Андрей расценил его слова как издевку и досадливо фыркнул.
— Господь пришедый не праведныя призвати, но грешныя в покаяние, помилует, ущедрит и простит их, — веско добавил Азариил.
В покаяние?..
Получасом раньше необходимость копаться в грязном белье собственной души, перетряхивая исподнее и вывешивая его на чье-либо обозрение, вызвала бы бурю возмущения. Ошибки совершают все, да и поступают порой наперекор совести — многие. И если потом бывает стыдно, то всегда найдется дюжина самооправданий. Но ошибками можно оправдать что угодно, от неудачной женитьбы и до убийства: ну, вспылил, был не прав, вешаться теперь, что ли? Крест всю жизнь тащить?.. Ошибка — это несерьезно, это так: мимоходом, играючи кому-нибудь навредить — и, виновато улыбнувшись, удалиться. А грех — тяжелый камень, влекущий ко дну.
И Андрей вдруг с невероятной ясностью осознал, откуда подчас берется в нем это тошнотворное омерзение, эта нестерпимая неприязнь к самому себе. Присутствие ангела немыслимым образом превращало ошибки в грехи.
Вот и сейчас сделалось тяжело, невыносимо.
— Мне, как Варе, начать распевать псалмы? — зло осведомился Андрей, обороняясь. — Или раздать имущество бездомным и удалиться в пустыню?

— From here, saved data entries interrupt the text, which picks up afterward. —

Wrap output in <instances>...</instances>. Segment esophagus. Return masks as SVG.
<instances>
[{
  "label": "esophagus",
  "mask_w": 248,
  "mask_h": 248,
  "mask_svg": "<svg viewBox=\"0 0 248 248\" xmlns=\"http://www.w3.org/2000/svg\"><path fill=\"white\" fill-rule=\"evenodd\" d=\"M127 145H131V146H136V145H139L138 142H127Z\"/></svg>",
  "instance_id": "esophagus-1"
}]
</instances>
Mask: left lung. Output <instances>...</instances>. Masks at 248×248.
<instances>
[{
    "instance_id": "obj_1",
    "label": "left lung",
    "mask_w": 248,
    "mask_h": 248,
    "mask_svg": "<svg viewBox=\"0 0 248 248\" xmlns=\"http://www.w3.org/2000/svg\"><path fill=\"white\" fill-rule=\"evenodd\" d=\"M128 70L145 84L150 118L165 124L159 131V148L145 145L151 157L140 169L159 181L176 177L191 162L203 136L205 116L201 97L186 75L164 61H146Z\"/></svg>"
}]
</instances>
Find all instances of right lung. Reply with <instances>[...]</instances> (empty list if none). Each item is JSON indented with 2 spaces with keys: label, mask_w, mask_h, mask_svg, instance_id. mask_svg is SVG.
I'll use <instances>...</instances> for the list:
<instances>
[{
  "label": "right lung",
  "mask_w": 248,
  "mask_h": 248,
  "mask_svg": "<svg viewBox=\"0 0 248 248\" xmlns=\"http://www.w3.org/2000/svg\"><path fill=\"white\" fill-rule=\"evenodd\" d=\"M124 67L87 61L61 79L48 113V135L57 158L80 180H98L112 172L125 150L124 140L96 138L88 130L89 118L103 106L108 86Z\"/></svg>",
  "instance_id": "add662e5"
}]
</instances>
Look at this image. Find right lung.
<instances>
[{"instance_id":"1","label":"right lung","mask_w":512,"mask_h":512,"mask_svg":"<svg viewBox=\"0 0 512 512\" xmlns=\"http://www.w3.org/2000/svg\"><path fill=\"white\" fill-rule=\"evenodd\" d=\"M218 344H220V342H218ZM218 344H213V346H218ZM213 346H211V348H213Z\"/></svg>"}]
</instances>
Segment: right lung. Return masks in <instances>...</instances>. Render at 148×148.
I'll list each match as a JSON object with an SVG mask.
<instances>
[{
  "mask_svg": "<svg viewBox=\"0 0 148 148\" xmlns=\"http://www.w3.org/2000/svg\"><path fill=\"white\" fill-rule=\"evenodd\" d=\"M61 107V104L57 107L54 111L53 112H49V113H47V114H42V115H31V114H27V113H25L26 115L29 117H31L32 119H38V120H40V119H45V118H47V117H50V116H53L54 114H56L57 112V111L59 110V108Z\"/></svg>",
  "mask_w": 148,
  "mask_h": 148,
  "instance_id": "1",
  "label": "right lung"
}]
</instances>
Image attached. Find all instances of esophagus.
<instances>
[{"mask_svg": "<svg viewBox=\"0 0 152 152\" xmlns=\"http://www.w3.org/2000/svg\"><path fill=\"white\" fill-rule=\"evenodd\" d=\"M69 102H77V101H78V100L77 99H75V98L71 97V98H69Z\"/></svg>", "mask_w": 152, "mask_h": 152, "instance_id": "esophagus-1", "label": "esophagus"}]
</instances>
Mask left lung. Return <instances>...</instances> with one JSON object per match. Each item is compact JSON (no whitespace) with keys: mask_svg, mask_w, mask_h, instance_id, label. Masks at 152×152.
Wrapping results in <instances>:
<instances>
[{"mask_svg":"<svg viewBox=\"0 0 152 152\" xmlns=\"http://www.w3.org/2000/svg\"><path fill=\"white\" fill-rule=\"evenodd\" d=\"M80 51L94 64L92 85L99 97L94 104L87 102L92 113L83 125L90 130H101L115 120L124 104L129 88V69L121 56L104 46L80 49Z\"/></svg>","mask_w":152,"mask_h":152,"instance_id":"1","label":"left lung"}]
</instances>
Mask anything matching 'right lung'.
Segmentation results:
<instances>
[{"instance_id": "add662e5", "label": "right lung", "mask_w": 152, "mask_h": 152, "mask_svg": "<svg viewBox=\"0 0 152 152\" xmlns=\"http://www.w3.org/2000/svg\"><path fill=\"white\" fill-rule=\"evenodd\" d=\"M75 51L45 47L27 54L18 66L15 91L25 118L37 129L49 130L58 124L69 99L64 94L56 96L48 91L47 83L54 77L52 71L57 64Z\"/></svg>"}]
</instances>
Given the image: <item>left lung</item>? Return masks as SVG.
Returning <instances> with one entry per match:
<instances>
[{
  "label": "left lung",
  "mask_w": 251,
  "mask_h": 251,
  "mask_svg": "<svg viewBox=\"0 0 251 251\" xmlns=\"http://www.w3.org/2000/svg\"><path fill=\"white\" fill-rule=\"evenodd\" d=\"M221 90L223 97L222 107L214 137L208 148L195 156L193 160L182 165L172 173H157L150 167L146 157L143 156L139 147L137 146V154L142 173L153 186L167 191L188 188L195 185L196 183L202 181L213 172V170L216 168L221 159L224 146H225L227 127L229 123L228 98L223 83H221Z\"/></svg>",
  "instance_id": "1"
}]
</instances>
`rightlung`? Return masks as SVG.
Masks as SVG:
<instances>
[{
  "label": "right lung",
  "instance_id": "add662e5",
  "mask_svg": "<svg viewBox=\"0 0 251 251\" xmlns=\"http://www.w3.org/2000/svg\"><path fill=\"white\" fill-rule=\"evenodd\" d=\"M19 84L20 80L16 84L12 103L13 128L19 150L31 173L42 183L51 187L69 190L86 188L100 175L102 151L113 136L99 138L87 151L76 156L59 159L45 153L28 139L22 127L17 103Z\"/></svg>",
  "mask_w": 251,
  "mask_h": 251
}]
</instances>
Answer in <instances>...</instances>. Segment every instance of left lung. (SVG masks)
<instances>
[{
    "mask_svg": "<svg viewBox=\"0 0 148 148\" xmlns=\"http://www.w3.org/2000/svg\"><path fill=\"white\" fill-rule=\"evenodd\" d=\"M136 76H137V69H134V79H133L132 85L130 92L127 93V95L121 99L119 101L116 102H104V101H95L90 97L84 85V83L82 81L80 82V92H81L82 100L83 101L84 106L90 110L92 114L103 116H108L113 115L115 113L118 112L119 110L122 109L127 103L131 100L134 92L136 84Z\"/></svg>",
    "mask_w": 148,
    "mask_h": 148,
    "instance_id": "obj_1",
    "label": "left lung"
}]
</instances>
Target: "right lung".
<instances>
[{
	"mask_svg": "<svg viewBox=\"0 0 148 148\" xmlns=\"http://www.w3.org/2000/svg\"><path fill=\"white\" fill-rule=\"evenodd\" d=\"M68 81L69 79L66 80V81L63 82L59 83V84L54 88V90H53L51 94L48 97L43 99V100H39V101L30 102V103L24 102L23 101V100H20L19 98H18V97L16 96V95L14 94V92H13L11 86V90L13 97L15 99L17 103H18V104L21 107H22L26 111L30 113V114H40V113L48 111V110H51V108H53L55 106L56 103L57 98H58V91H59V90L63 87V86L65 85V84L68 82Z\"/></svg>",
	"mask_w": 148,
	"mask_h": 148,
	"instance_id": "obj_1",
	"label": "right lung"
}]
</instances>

— А ты хоть раз нищим подавал?
— Пьянчугам и бомжам на чекушку? Это, по-твоему, доброе дело? Лезут отовсюду с протянутой рукой — а на самих пахать можно! Или мамаши настрогают детей, а потом ноют: мол, подайте Христа ради на пеленки! А чем она думала, когда столько рожала? Кто ее выводок содержать должен? Я? Или муж, который тут же, в соседней подземке разухабисто наяривает на баяне? Где-то, наверное, есть и вправду заслуживающие помощи, но как их найти среди лжецов и лицемеров?
— То есть милосердие непременно требует справку о недееспособности?
— Я считаю: надо честно. Кто заслуживает, тот и получает.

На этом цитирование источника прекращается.